GOAL OF THE EXERCISE | The full listing below should be repeated exactly.

MATERIAL FOR THIS EXERCISE |
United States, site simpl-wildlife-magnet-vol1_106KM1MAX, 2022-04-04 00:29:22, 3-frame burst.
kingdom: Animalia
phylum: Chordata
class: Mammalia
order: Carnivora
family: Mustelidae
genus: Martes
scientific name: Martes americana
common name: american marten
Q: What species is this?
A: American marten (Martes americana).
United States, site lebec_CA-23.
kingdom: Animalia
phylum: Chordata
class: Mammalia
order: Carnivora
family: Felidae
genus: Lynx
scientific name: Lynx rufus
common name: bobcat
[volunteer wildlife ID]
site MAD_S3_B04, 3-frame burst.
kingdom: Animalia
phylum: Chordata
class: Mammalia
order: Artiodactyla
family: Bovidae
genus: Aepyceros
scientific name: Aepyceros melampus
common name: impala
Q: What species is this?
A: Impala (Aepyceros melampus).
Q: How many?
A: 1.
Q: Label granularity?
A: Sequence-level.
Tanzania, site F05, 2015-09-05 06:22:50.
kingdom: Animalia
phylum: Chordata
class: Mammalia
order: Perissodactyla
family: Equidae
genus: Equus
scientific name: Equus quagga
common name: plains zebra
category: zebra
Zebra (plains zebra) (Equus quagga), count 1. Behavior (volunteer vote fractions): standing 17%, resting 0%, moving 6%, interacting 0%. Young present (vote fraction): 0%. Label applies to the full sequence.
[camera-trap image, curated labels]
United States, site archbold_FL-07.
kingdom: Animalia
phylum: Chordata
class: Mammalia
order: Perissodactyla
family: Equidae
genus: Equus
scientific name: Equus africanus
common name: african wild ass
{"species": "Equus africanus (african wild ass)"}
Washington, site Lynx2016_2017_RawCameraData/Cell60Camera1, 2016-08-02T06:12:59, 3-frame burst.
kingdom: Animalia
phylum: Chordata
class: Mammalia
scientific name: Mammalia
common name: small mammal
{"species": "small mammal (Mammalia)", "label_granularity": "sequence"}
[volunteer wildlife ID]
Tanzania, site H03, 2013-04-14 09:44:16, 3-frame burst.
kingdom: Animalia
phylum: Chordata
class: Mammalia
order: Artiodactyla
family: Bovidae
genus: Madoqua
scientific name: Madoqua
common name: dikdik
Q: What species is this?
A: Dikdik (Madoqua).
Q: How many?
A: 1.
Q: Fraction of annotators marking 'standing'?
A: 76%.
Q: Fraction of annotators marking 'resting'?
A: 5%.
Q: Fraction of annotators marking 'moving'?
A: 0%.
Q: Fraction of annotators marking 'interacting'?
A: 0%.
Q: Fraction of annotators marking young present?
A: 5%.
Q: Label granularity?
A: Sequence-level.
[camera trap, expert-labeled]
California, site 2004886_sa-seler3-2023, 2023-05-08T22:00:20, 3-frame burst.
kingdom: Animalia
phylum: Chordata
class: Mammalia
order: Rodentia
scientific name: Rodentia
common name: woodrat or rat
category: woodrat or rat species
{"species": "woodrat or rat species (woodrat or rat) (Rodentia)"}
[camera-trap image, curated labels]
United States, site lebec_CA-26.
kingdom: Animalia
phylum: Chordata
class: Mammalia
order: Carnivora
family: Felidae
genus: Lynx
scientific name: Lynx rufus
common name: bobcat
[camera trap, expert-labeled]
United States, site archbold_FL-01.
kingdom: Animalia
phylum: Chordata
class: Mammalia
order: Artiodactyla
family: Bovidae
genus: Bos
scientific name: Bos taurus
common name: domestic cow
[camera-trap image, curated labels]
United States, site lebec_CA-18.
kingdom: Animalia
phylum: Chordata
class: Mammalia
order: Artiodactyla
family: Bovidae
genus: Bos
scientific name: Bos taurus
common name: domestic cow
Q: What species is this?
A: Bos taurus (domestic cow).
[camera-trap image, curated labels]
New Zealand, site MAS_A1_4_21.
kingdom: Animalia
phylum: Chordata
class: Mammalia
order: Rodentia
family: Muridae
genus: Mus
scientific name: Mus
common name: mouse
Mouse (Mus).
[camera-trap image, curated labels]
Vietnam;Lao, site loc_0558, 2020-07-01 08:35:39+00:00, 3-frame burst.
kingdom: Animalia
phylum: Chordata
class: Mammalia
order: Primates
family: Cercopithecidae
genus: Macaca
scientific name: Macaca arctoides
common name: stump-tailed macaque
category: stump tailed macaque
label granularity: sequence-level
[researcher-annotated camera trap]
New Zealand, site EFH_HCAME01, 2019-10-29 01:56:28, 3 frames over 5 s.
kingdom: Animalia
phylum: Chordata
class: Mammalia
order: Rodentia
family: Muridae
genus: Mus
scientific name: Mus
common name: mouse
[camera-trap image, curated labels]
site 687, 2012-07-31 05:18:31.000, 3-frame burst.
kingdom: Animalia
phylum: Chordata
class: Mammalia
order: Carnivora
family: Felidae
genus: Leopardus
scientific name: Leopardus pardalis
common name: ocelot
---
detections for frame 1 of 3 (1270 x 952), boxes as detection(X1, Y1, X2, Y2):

RESULT OF THIS EXERCISE |
United States, site simpl-wildlife-magnet-vol1_106KM1MAX, 2022-04-04 00:29:22, 3-frame burst.
kingdom: Animalia
phylum: Chordata
class: Mammalia
order: Carnivora
family: Mustelidae
genus: Martes
scientific name: Martes americana
common name: american marten
Q: What species is this?
A: American marten (Martes americana).
United States, site lebec_CA-23.
kingdom: Animalia
phylum: Chordata
class: Mammalia
order: Carnivora
family: Felidae
genus: Lynx
scientific name: Lynx rufus
common name: bobcat
[volunteer wildlife ID]
site MAD_S3_B04, 3-frame burst.
kingdom: Animalia
phylum: Chordata
class: Mammalia
order: Artiodactyla
family: Bovidae
genus: Aepyceros
scientific name: Aepyceros melampus
common name: impala
Q: What species is this?
A: Impala (Aepyceros melampus).
Q: How many?
A: 1.
Q: Label granularity?
A: Sequence-level.
Tanzania, site F05, 2015-09-05 06:22:50.
kingdom: Animalia
phylum: Chordata
class: Mammalia
order: Perissodactyla
family: Equidae
genus: Equus
scientific name: Equus quagga
common name: plains zebra
category: zebra
Zebra (plains zebra) (Equus quagga), count 1. Behavior (volunteer vote fractions): standing 17%, resting 0%, moving 6%, interacting 0%. Young present (vote fraction): 0%. Label applies to the full sequence.
[camera-trap image, curated labels]
United States, site archbold_FL-07.
kingdom: Animalia
phylum: Chordata
class: Mammalia
order: Perissodactyla
family: Equidae
genus: Equus
scientific name: Equus africanus
common name: african wild ass
{"species": "Equus africanus (african wild ass)"}
Washington, site Lynx2016_2017_RawCameraData/Cell60Camera1, 2016-08-02T06:12:59, 3-frame burst.
kingdom: Animalia
phylum: Chordata
class: Mammalia
scientific name: Mammalia
common name: small mammal
{"species": "small mammal (Mammalia)", "label_granularity": "sequence"}
[volunteer wildlife ID]
Tanzania, site H03, 2013-04-14 09:44:16, 3-frame burst.
kingdom: Animalia
phylum: Chordata
class: Mammalia
order: Artiodactyla
family: Bovidae
genus: Madoqua
scientific name: Madoqua
common name: dikdik
Q: What species is this?
A: Dikdik (Madoqua).
Q: How many?
A: 1.
Q: Fraction of annotators marking 'standing'?
A: 76%.
Q: Fraction of annotators marking 'resting'?
A: 5%.
Q: Fraction of annotators marking 'moving'?
A: 0%.
Q: Fraction of annotators marking 'interacting'?
A: 0%.
Q: Fraction of annotators marking young present?
A: 5%.
Q: Label granularity?
A: Sequence-level.
[camera trap, expert-labeled]
California, site 2004886_sa-seler3-2023, 2023-05-08T22:00:20, 3-frame burst.
kingdom: Animalia
phylum: Chordata
class: Mammalia
order: Rodentia
scientific name: Rodentia
common name: woodrat or rat
category: woodrat or rat species
{"species": "woodrat or rat species (woodrat or rat) (Rodentia)"}
[camera-trap image, curated labels]
United States, site lebec_CA-26.
kingdom: Animalia
phylum: Chordata
class: Mammalia
order: Carnivora
family: Felidae
genus: Lynx
scientific name: Lynx rufus
common name: bobcat
[camera trap, expert-labeled]
United States, site archbold_FL-01.
kingdom: Animalia
phylum: Chordata
class: Mammalia
order: Artiodactyla
family: Bovidae
genus: Bos
scientific name: Bos taurus
common name: domestic cow
[camera-trap image, curated labels]
United States, site lebec_CA-18.
kingdom: Animalia
phylum: Chordata
class: Mammalia
order: Artiodactyla
family: Bovidae
genus: Bos
scientific name: Bos taurus
common name: domestic cow
Q: What species is this?
A: Bos taurus (domestic cow).
[camera-trap image, curated labels]
New Zealand, site MAS_A1_4_21.
kingdom: Animalia
phylum: Chordata
class: Mammalia
order: Rodentia
family: Muridae
genus: Mus
scientific name: Mus
common name: mouse
Mouse (Mus).
[camera-trap image, curated labels]
Vietnam;Lao, site loc_0558, 2020-07-01 08:35:39+00:00, 3-frame burst.
kingdom: Animalia
phylum: Chordata
class: Mammalia
order: Primates
family: Cercopithecidae
genus: Macaca
scientific name: Macaca arctoides
common name: stump-tailed macaque
category: stump tailed macaque
label granularity: sequence-level
[researcher-annotated camera trap]
New Zealand, site EFH_HCAME01, 2019-10-29 01:56:28, 3 frames over 5 s.
kingdom: Animalia
phylum: Chordata
class: Mammalia
order: Rodentia
family: Muridae
genus: Mus
scientific name: Mus
common name: mouse
[camera-trap image, curated labels]
site 687, 2012-07-31 05:18:31.000, 3-frame burst.
kingdom: Animalia
phylum: Chordata
class: Mammalia
order: Carnivora
family: Felidae
genus: Leopardus
scientific name: Leopardus pardalis
common name: ocelot
---
detections for frame 1 of 3 (1270 x 952), boxes as detection(X1, Y1, X2, Y2):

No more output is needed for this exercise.